__Objective__
Rewrite the entries below as a JSON list of strings, with one string per line and blank lines left out.

[Dataset excerpt]

● ● ● ● ● ● ●

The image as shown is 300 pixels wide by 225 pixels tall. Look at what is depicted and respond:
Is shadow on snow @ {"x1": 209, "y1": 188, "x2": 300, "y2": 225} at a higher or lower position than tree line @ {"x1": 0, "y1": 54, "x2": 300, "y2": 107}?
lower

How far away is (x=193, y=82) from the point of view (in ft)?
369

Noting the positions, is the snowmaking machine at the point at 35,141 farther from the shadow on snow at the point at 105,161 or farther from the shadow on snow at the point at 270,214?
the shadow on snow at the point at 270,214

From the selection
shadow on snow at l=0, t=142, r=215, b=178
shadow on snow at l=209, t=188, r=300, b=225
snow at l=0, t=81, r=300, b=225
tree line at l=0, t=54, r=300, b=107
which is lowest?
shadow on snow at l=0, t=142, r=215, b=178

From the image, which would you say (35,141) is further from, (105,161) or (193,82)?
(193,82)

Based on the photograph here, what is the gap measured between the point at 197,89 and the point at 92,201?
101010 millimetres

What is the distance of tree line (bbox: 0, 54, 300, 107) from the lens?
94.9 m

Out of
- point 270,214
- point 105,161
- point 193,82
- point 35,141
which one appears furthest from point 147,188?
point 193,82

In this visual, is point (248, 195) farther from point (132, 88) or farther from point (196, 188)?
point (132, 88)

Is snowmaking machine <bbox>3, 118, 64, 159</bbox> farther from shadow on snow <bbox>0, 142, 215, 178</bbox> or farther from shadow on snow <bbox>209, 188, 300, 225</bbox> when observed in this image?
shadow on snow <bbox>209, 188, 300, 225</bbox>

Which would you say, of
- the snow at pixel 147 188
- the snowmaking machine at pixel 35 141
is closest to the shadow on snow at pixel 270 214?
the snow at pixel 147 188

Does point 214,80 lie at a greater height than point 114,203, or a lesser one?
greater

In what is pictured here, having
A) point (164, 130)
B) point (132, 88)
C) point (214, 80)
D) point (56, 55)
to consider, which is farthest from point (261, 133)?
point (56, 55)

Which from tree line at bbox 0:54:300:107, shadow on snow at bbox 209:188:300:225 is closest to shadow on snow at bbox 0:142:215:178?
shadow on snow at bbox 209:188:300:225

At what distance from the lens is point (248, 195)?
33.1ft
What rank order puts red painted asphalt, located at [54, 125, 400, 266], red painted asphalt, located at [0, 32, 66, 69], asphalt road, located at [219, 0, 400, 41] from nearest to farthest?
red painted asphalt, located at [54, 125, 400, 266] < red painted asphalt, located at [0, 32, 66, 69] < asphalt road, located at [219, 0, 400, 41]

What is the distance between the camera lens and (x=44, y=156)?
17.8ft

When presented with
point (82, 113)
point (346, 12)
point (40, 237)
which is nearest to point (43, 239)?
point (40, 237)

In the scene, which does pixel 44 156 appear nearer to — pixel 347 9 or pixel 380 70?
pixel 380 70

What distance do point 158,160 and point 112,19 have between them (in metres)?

● ● ● ● ● ● ●

__Complete output__
[
  "The image as shown is 300 pixels wide by 225 pixels tall. Look at what is depicted and respond:",
  "Is shadow on snow @ {\"x1\": 209, \"y1\": 188, \"x2\": 300, \"y2\": 225} at a higher or lower position than tree line @ {\"x1\": 0, \"y1\": 54, \"x2\": 300, \"y2\": 107}?",
  "lower",
  "How far away is (x=193, y=82) from the point of view (in ft)?",
  "369",
  "Noting the positions, is the snowmaking machine at the point at 35,141 farther from the shadow on snow at the point at 105,161 or farther from the shadow on snow at the point at 270,214?",
  "the shadow on snow at the point at 270,214",
  "From the selection",
  "shadow on snow at l=0, t=142, r=215, b=178",
  "shadow on snow at l=209, t=188, r=300, b=225",
  "snow at l=0, t=81, r=300, b=225",
  "tree line at l=0, t=54, r=300, b=107",
  "which is lowest?",
  "shadow on snow at l=0, t=142, r=215, b=178",
  "From the image, which would you say (35,141) is further from, (105,161) or (193,82)?",
  "(193,82)",
  "Based on the photograph here, what is the gap measured between the point at 197,89 and the point at 92,201?",
  "101010 millimetres",
  "What is the distance of tree line (bbox: 0, 54, 300, 107) from the lens?",
  "94.9 m",
  "Out of",
  "- point 270,214",
  "- point 105,161",
  "- point 193,82",
  "- point 35,141",
  "which one appears furthest from point 147,188?",
  "point 193,82",
  "In this visual, is point (248, 195) farther from point (132, 88) or farther from point (196, 188)?",
  "point (132, 88)",
  "Is snowmaking machine <bbox>3, 118, 64, 159</bbox> farther from shadow on snow <bbox>0, 142, 215, 178</bbox> or farther from shadow on snow <bbox>209, 188, 300, 225</bbox> when observed in this image?",
  "shadow on snow <bbox>209, 188, 300, 225</bbox>",
  "Which would you say, of",
  "- the snow at pixel 147 188",
  "- the snowmaking machine at pixel 35 141",
  "is closest to the shadow on snow at pixel 270 214?",
  "the snow at pixel 147 188",
  "Does point 214,80 lie at a greater height than point 114,203, or a lesser one?",
  "greater",
  "In what is pictured here, having",
  "A) point (164, 130)",
  "B) point (132, 88)",
  "C) point (214, 80)",
  "D) point (56, 55)",
  "to consider, which is farthest from point (261, 133)?",
  "point (56, 55)",
  "Which from tree line at bbox 0:54:300:107, shadow on snow at bbox 209:188:300:225 is closest to shadow on snow at bbox 0:142:215:178?",
  "shadow on snow at bbox 209:188:300:225",
  "At what distance from the lens is point (248, 195)?",
  "33.1ft",
  "What rank order puts red painted asphalt, located at [54, 125, 400, 266], red painted asphalt, located at [0, 32, 66, 69], asphalt road, located at [219, 0, 400, 41] from nearest to farthest?",
  "red painted asphalt, located at [54, 125, 400, 266] < red painted asphalt, located at [0, 32, 66, 69] < asphalt road, located at [219, 0, 400, 41]",
  "What is the distance between the camera lens and (x=44, y=156)?",
  "17.8ft",
  "When presented with",
  "point (82, 113)",
  "point (346, 12)",
  "point (40, 237)",
  "which is nearest to point (43, 239)?",
  "point (40, 237)",
  "In the scene, which does pixel 44 156 appear nearer to — pixel 347 9 or pixel 380 70?",
  "pixel 380 70",
  "What distance do point 158,160 and point 112,19 have between them (in metres)?"
]